I met them both in the year 2009.  Edward was in a remote location in the Upper Peninsula.  Mark was in a Muskegon prison, right near our home.  Both had compelling stories, and neither belonged behind bars.

Ed was blessed to have the assistance of Toronto-based AIDWYC, the Association in Defence of the Wrongly Convicted.  (Yes, that’s the way they spell defense in Canada.)  But, due to alleged insurance issues, the AIDWYC trustees decided that the organization would no longer handle cases outside of that country.  Ed was devastated.  He had been clinging to that hope for eventual freedom.  I am not an attorney, and HFP does not take on cases of wrongful conviction.  The best I could do was to console him, pray for him, and try to find someone else to help.

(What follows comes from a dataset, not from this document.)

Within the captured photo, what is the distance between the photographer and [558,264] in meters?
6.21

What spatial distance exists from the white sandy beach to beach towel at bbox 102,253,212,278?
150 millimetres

Eventually, he got transferred.  You guessed it:  to Muskegon.  That was in the fall of 2012.  Now the two were in the same facility.

I put a bug in Mark’s ear:  See if you can do something to help this guy.

Mark, a recent graduate from Prison Fellowship’s fine TUMI seminary program, did more than that.  He virtually adopted the man!  He helped organize all of his legal papers.  He wrote briefs for him.  He helped Ed apply to Innocence Projects.  And now, God be praised, it appears that a fine IP is keenly interested!  There’s new hope for Ed!

Ed can wonder why he ever got transferred to Muskegon, Mark can wonder why God allowed him to go to prison in the first place, both can wonder why I ever introduced them to each other, and I can go on wondering just how many times God is going to use this 78-year-old crooked stick to make things happen in the lives of prisoners.

Isn’t this just like God?

Especially during Holy Week, we shouldn’t be all that surprised.